What is Lyme disease?
Ticks transmit the bacteria borrelia, which causes Lyme disease and is transmitted when ticks feed on infected animals such as mice, birds and deer. The infection is then passed to other animals after they are bitten by the infected tick.
What symptoms of Lyme disease should I beware of?
Common symptoms of Lyme disease in pets may include anything from malaise or general discomfort to lameness due to inflamed joints, depression or lack of appetite.
Also watch out for sensitivity to touch, difficulty breathing or fever.
How can my vet diagnose Lyme disease?
If you suspect your pet may have Lyme disease, book an appointment with your vet.
At the appointment, your vet will ask questions to understand your pet's medical history, then complete a battery of tests. including blood tests, urine analysis, fecal exam and X-Rays. They may draw fluid from your pet's affected joints to analyze for symptoms of the disease.
What happens if my pet receives a Lyme disease diagnosis?

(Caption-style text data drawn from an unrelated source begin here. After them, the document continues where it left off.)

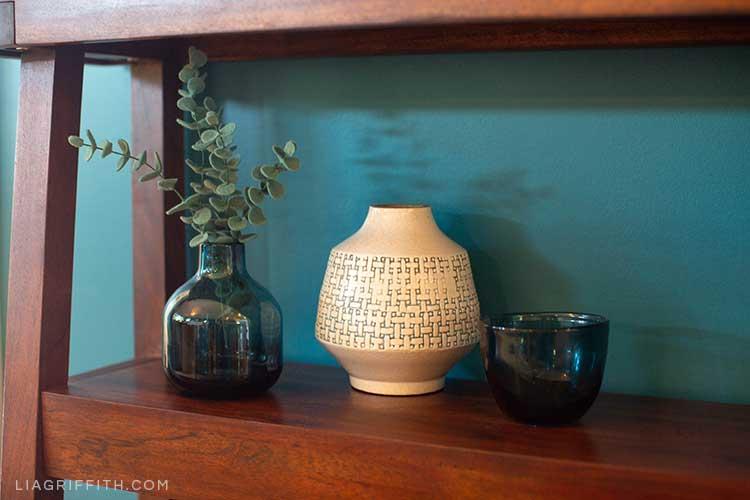 shelf with vases and felt eucalyptus sprigs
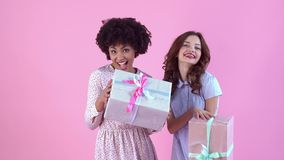 Young women studio isolated on pink women`s day holding gift boxes stock video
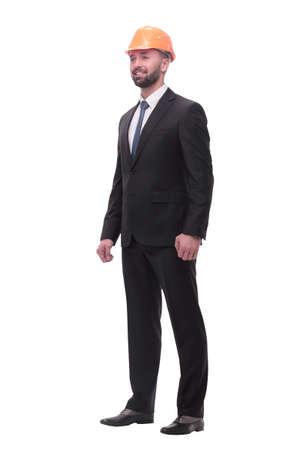 in full growth. successful businessman in a protective helmet Foto de archivo - 130741340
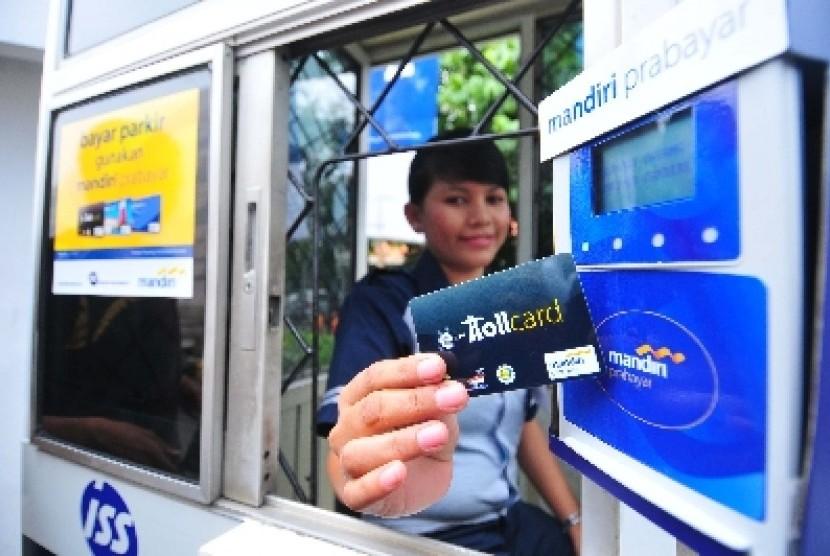 Seorang petugas parkir ISS Parking Management menunjukkan kartu e-toll Mandiri yang dapat digunakan untuk pembayaran biaya parkir dengan parkir ISS Parking di Jakarta.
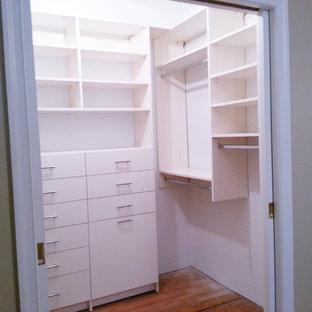 Foto på ett funkis walk-in-closet för könsneutrala, med släta luckor, vita skåp och mellanmörkt trägolv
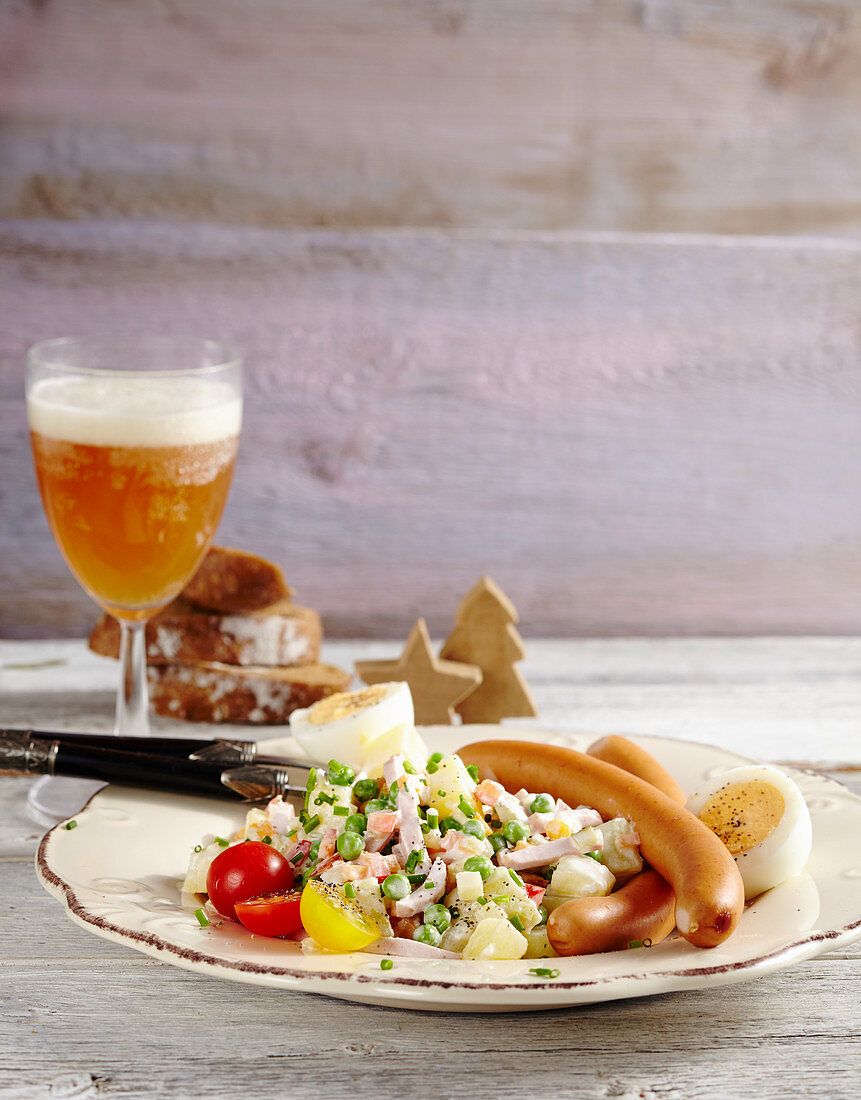 Sausages, potato salad with diced vegetables, peas and mayonnaise and a hard-boiled egg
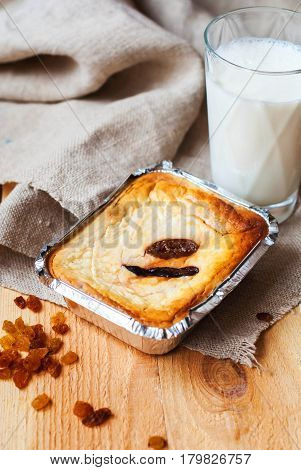 Sweet curd casserole with figs and raisins baked in the oven and milk in a glass on a wooden table. Cheesecake with figs and raisins in a baking dish for breakfast with a glass of milk.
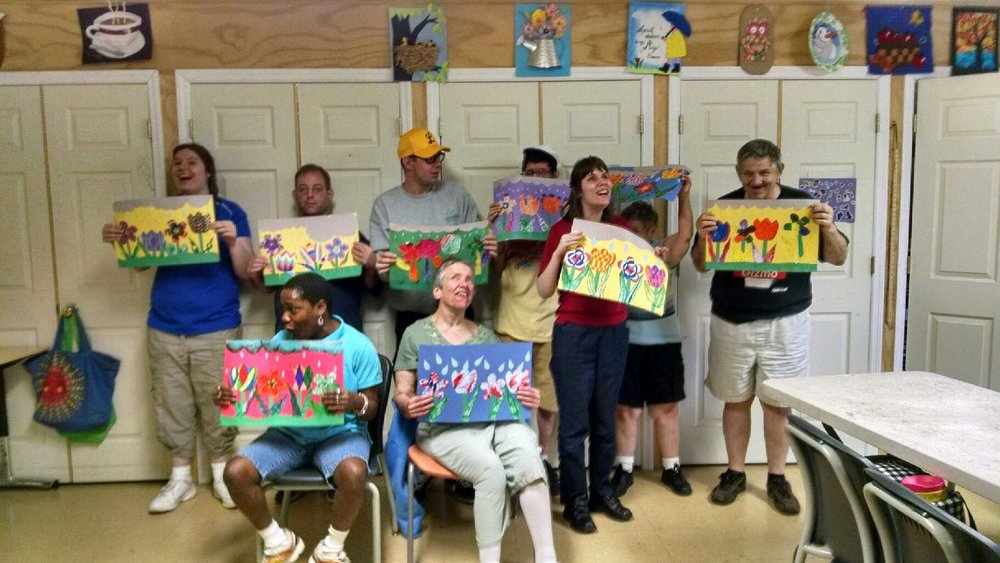 Participants at Sunnyhill University showing off their artwork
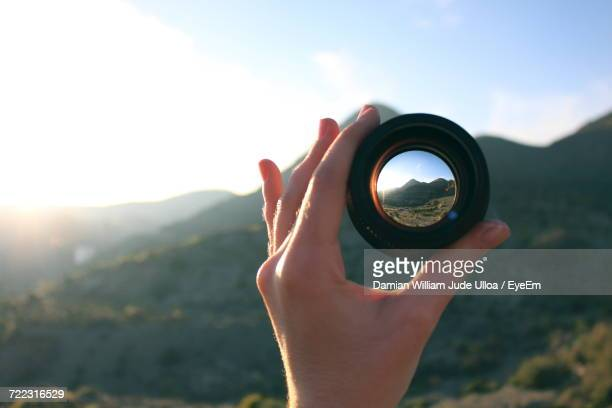 Close-Up Of Hand Holding Camera Lens Against Sky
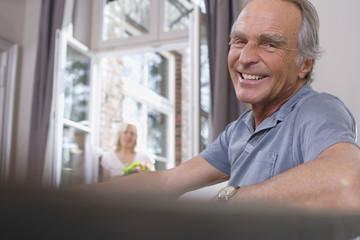 Älterer Mann sitzt am Tisch, lächelnd, Porträt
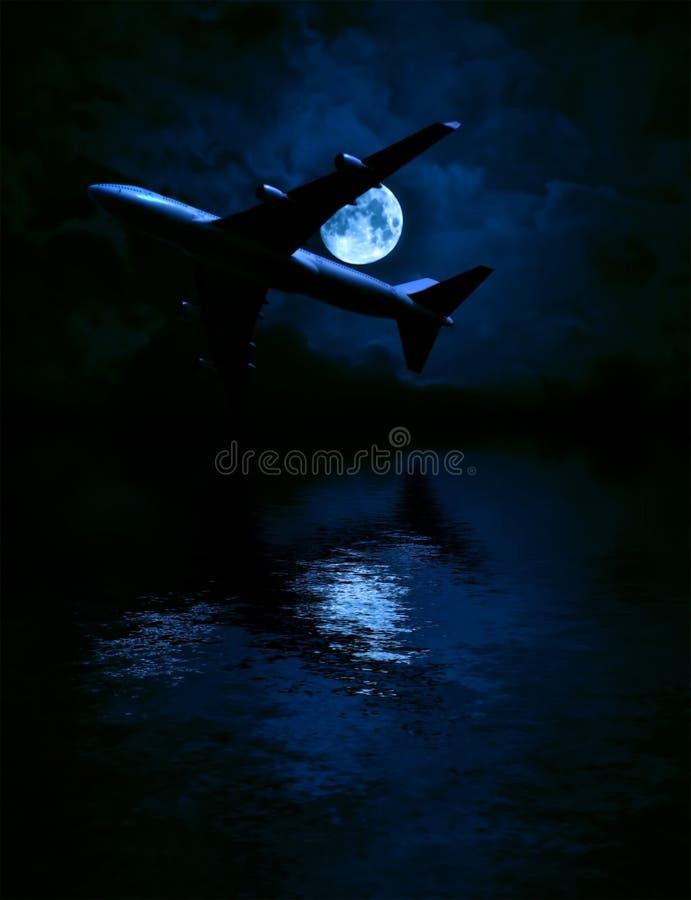 Αεροπλάνο και το φεγγάρι πέρα από τη θάλασσα στοκ φωτογραφία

When diagnosed with Lyme disease, pets are usually treated on an outpatient basis. This will typically involve at least a four-week course of antibiotics, though your vet may also prescribe pain medication if the disease has made your dog especially uncomfortable.
How can I prevent Lyme disease?
Avoiding ticks as much as possible will go a long way to controlling and preventing disease. Sprays, monthly products and vaccines are available, although many work best before dogs are exposed to the bacteria that cause Lyme disease.
Your vet may recommend appropriate boosters and vaccines if you live in an area where Lyme disease is common. You should promptly remove any ticks you find on your dog to help prevent Lyme and other diseases spreading. Though dogs will not directly infect people, our pets may bring infected ticks into the house, which may then attach to another person or animal and transmit Lyme disease.